_Things to do_.
**A.** List every company the gas turbine history article below names.
**B.** Write the next paragraph of the gas turbine history article below, picking up after its final sentence.

With the 33rd annual meeting of the 7F Users Group less than a week away in Atlanta, we take a look back to its first meeting many moons ago to provide some historical perspective on the humble beginnings of what has become the world’s largest fleet of heavy industrial gas turbines (likely to hold that title for many more years) and the most attended user group for a single engine model. Now, imagine it’s 1991 and you are one of the very first owner/operators of a 7F gas turbine…
The contributions of users groups to the commercial success of gas turbines cannot be overstated. These machines are relative newcomers to the power generation sector of the electric power industry and without a proactive and collaborative user community, the development of today’s large, efficient, reliable, low-emissions gas turbines certainly would have taken longer than it has.
It is even conceivable that a utility industry dominated by large steam plants might never have embraced gas turbines as an alternative to coal-fired and nuclear central stations had the dedicated user “pioneers” not been so successful in helping the OEMs correct early design deficiencies.
Historical perspective. The first industrial gas turbine commissioned for electric generation, rated 3.5 MW, began operating at Oklahoma Gas & Electric Co’s Belle Isle Station in June 1949—seven decades after generators driven by steam engines first produced electric power at Thomas Edison’s Pearl Street Station in New York City.
For the next 15 years or so, gas turbines were pretty much viewed as a novelty by regulated electric utilities, which produced about 90% of the nation’s electricity until deregulation of generation began in the 1990s. Prevailing attitudes on the value of gas turbines in an integrated electric system began to change following the Northeast Blackout in November 1965 when they helped boot-strap the grid back into operation. Until that time, gas turbines primarily were associated with non-critical peak-shaving applications.
One result of the blackout was a run on black-start units—mostly General Electric Frame 5s and Pratt & Whitney FT4s. That first market bubble lasted into the early 1970s, raising the profile of gas turbines and stimulating the development of larger machines. The design effort on GE’s Frame 7 series of engines began about a year after the blackout and the first unit was installed as the 1970s dawned. The MS7001A had a 1650F firing temperature and was rated 47 MW—about three times the output of the latest-model Frame 5s offered at that time.

_Recorded data_.
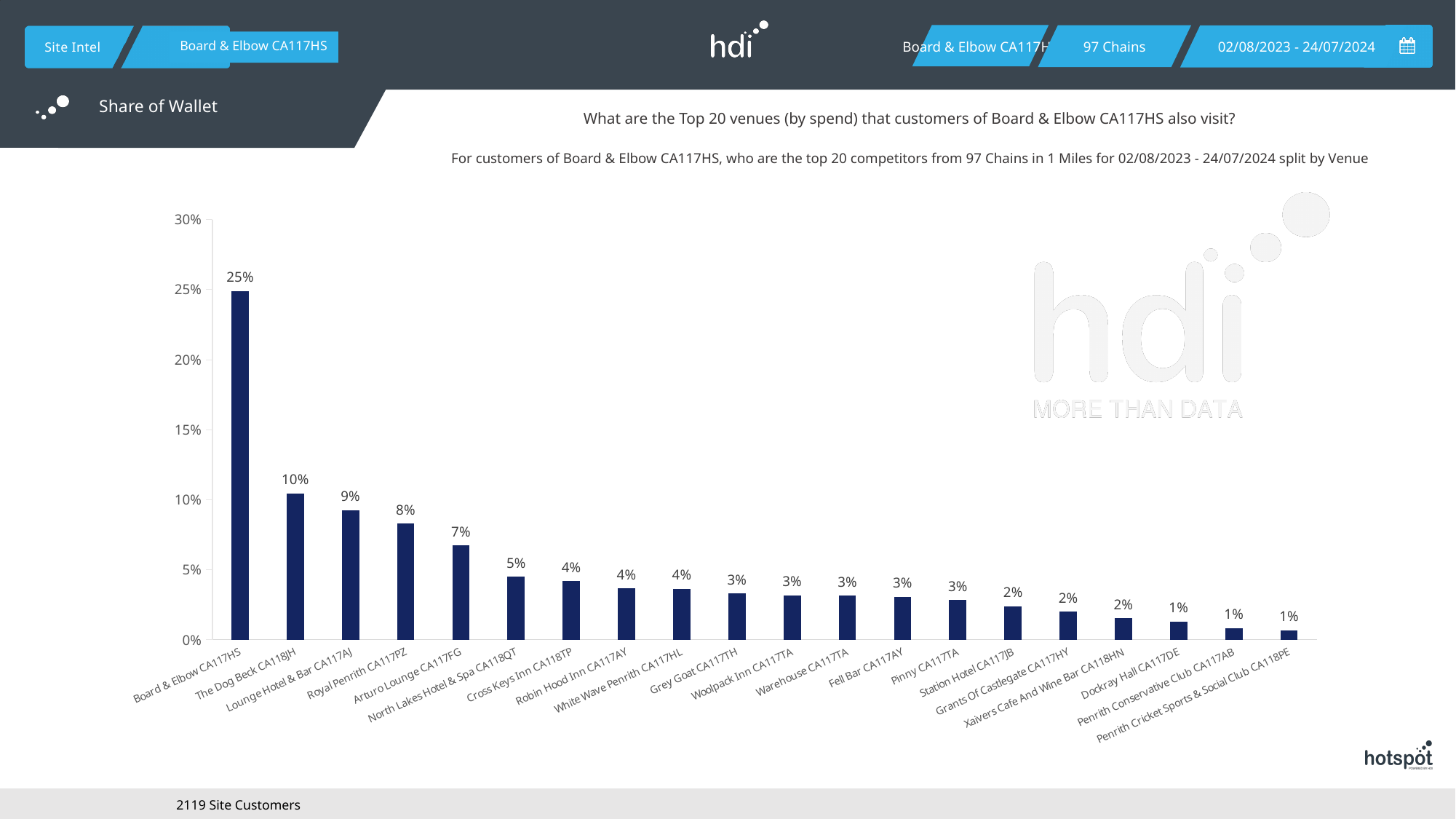
Do the values rise or fall from left to right along the x axis? fall What is the value for North Lakes Hotel & Spa CA118QT? 5% What is the difference between the values for Board & Elbow CA117HS and The Dog Beck CA118JH? 15% Is the value for Board & Elbow CA117HS greater or less than 20%? greater What is the value for Board & Elbow CA117HS? 25% What is the value for The Dog Beck CA118JH? 10% What is the value for Arturo Lounge CA117FG? 7% What is the value for Station Hotel CA117JB? 2% How many venues are plotted on the chart? 20 What kind of chart is shown on the slide? bar chart Which is larger, the value for Lounge Hotel & Bar CA117AJ or the value for Royal Penrith CA117PZ? Lounge Hotel & Bar CA117AJ Which venue has the highest value? Board & Elbow CA117HS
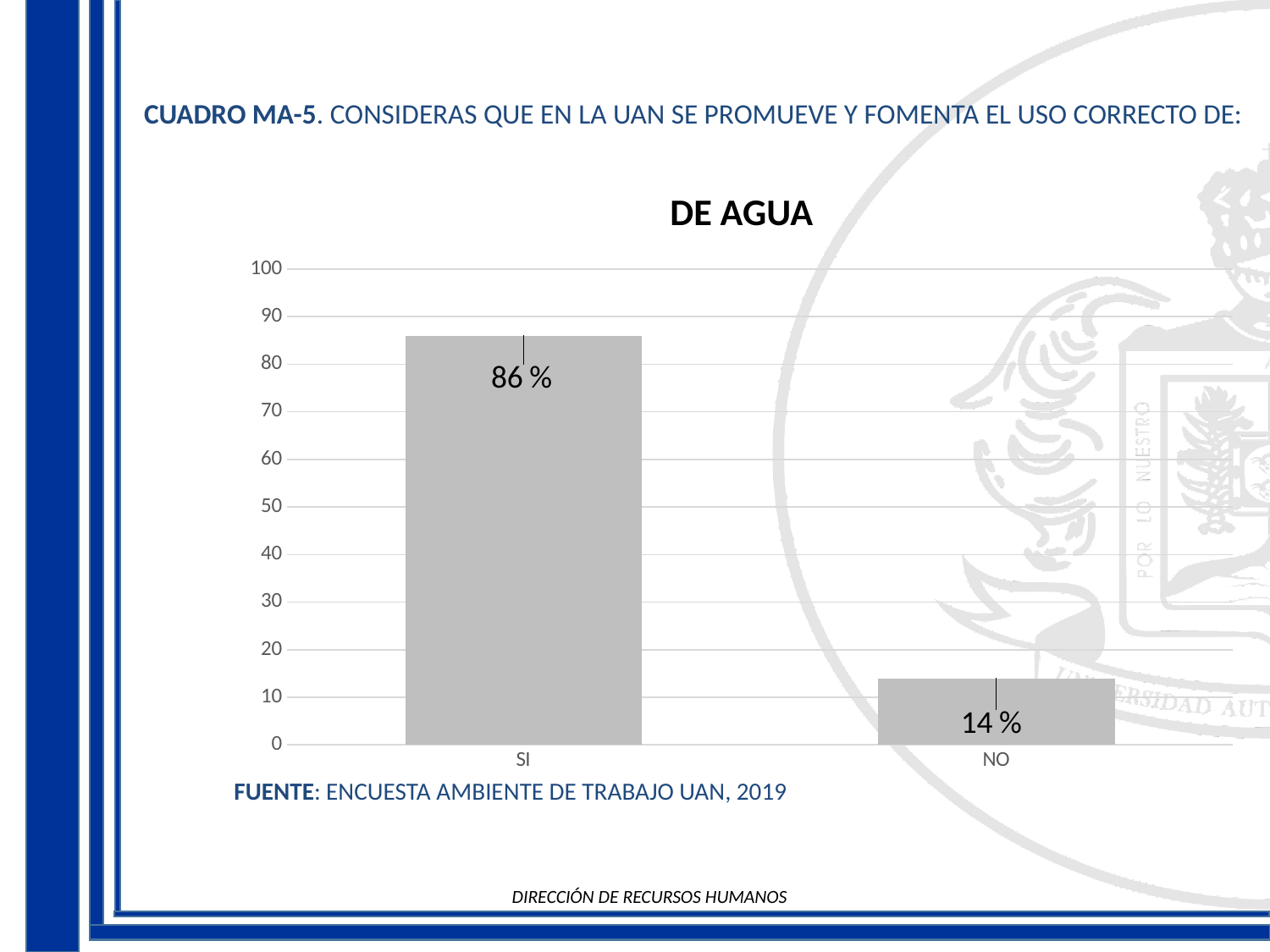
Is the value for SI greater or less than 80? greater Which is larger, the value for SI or the value for NO? SI Which category has the highest value? SI What is the value for NO? 14 % What is the title of the chart? DE AGUA Which category has the lowest value? NO What is the maximum value shown on the y axis? 100 What is the difference between the values for SI and NO? 72 % Is the value for NO greater or less than 20? less How many categories are shown on the x axis? 2 What is the value for SI? 86 % What kind of chart is shown? bar chart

_Outputs for the tasks_.
**A.** Oklahoma Gas & Electric Co, General Electric (GE), Pratt & Whitney

**B.**
Design development and market acceptance of the Frame 7 product line proceeded rapidly. The nominal 75-MW 7E was introduced with a firing temperature of 1985F only 10 years later (1980). An even bigger step was taken in the ensuing decade. The first F-class machine, rated 147 MW and having a firing temperature of 2300F, shipped to Virginia Electric & Power Co’s (Vepco) Chesterfield Power Station in 1988; christened Unit 7, it was declared commercial in June 1990. Sister unit Chesterfield 8 began commercial operation in 1992 (May), the year the 159-MW 7FA was introduced with a 2350F firing temperature. Some early design improvements in the MS7001F that followed are summarized in the table.
When the 7F Users Group conducted its first meeting in November 1991, Chesterfield 7 was the only F-class machine running in the US. It had 9000 hours of operating experience. Four utilities were represented at that forum in Baltimore: Vepco, Baltimore Gas & Electric Co (BGE), Florida Power & Light Co (FPL), and Potomac Electric Power Co (Pepco). There were 14 attendees.
The meeting began with short reports by the utilities. Each had at least one gas turbine on order, with expected commercial operating dates ranging from June 1992 into the late 1990s (no specific year). Interestingly, all engines would have dual-fuel capability and only two of the nine gas turbines planned would be used in simple-cycle service.
The opening status reports indicated that two of the participating utilities were repowering existing steam plants to form their combined cycles. Also, that two companies were planning to install diverter dampers on their GTs to maximize operating flexibility. The first 7FA going into service would be equipped with dry, low-NOx combustors because of emissions restrictions where that plant was to be located. Gas turbine controls would be either Mark IV or Mark V; DCS systems were from Westinghouse Electric Corp, Foxboro Co, and Honeywell Inc.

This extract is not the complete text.